What about $$\lim_{n\rightarrow\infty}\dfrac{(4n-100)^{4n-100}n^n}{(3n)^{3n}(2n)^{2n}}?$$ Would it still be $\infty$?
Call your function $f(n)$. Then it's enough to show that $\lim_{n \to \infty} \log f(n) = \infty$. We can write
$\log f(n) = (4n-100) \log (4n-100) + n \log n - 2n \log 2n - 3n \log 3n$
and let's consider that first term, $(4n-100) \log (4n-100)$. It would be really nice if that were $4n \log 4n$, so let's rewrite it as
$(4n-100) \log (4n-100) = (4n-100) \log 4n + (4n-100) \log ((4n-100)/4n)$
or, after some rearrangement,
$4n \log 4n - 100 \log 4n + (4n-100) \log (1 - 25/n)$.
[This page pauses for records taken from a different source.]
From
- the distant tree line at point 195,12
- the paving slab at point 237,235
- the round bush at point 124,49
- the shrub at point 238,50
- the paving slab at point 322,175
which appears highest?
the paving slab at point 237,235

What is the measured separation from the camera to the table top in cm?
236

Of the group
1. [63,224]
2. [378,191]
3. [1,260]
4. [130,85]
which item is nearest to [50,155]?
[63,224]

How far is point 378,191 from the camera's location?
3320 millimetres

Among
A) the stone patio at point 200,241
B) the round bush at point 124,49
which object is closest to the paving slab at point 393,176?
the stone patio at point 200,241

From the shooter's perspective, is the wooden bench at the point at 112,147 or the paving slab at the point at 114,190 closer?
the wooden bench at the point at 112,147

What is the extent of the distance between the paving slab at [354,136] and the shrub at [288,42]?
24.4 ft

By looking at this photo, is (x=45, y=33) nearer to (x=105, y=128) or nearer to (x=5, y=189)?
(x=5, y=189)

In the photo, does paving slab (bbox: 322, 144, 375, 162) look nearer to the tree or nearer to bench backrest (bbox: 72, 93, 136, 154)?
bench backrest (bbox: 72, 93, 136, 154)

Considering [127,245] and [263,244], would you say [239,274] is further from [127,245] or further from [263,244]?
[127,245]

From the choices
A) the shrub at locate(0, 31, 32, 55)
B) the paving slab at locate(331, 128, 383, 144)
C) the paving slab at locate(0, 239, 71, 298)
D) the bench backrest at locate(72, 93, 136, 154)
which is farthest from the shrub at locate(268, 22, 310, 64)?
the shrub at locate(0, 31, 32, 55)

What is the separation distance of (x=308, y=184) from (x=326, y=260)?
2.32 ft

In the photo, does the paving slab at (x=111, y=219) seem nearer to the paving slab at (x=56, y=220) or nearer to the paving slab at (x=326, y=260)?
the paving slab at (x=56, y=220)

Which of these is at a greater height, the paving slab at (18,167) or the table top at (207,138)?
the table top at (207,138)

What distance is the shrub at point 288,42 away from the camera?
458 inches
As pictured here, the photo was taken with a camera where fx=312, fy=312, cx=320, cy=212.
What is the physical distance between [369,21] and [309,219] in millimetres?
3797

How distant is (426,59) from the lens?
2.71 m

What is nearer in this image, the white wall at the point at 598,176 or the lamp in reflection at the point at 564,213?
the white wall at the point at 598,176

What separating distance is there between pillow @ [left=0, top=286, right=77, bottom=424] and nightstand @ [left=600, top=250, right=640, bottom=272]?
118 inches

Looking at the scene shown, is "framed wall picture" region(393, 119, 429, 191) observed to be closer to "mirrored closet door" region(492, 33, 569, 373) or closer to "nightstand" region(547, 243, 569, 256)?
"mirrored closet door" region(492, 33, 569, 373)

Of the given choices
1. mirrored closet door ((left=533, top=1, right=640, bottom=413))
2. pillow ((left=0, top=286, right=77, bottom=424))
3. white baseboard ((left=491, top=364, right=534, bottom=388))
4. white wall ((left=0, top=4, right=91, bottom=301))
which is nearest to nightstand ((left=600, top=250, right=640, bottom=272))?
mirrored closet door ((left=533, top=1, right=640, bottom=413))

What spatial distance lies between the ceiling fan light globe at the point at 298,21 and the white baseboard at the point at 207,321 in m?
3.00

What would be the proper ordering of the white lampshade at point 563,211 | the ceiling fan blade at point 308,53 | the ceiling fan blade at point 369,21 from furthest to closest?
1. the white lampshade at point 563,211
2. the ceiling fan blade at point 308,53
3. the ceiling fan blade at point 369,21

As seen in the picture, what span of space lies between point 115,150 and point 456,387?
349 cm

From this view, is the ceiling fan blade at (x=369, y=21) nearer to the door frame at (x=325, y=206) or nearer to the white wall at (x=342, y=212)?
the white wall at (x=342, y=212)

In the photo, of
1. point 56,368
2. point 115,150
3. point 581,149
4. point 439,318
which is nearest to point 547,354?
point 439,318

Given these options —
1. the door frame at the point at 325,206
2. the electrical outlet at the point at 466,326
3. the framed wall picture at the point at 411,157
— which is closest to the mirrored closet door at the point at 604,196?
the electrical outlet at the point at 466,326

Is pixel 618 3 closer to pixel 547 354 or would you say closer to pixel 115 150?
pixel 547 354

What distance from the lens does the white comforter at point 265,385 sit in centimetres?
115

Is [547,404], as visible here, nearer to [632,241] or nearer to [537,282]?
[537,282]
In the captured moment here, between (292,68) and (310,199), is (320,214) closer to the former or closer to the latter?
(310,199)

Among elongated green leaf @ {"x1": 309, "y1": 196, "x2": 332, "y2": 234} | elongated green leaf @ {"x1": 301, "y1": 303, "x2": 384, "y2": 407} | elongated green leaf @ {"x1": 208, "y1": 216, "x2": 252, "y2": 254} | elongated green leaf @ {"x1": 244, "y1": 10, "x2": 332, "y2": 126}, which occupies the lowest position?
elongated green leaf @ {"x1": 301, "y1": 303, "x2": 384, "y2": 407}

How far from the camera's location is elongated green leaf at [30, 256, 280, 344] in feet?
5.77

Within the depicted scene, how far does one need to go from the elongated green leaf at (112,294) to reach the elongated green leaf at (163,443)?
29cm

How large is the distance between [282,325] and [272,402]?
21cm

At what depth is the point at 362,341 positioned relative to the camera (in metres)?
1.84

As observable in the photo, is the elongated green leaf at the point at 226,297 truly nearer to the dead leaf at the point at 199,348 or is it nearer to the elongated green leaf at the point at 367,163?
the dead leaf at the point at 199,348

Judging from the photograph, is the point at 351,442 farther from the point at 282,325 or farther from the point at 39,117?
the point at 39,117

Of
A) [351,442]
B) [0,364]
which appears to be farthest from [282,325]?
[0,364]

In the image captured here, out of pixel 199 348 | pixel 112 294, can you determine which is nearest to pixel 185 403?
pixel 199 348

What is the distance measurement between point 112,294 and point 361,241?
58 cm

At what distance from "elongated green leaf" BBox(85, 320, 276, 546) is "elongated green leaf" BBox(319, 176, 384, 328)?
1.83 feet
Therefore the original function is
$\log f(n) = (4n \log 4n + n \log n - 2n \log 2n - 3n \log 3n) - 100 \log 4n + (4n-100) \log (1 - 25/n)$.
Now, let's start rearranging, recalling that $\log 4n = \log 4 + \log n$ and so on. You get
$\log f(n) = 4n \log 4 + 4n \log n + n \log n - 2n \log 2 - 2n \log n - 3n \log 3 - 3n \log n - 100 \log 4n + (4n-100) \log (1-25/n)$.
The terms with $\log n$ cancel out, so you get
$\log f(n) = n(4 \log 4 - 2 \log 2 - 3 \log 3) - 100 \log 4n + (4n-100) \log (1-25/n)$.
The first term grows linearly. The second term grows logarithmically. The third term approaches $-100$ as $n \to \infty$. So the whole thing grows linearly as $n \to \infty$; in particular since $4 \log 4 - 2 \log 2 - 3 \log 3 = \log (256/108) > 0$, the whole thing goes to infinity, as desired.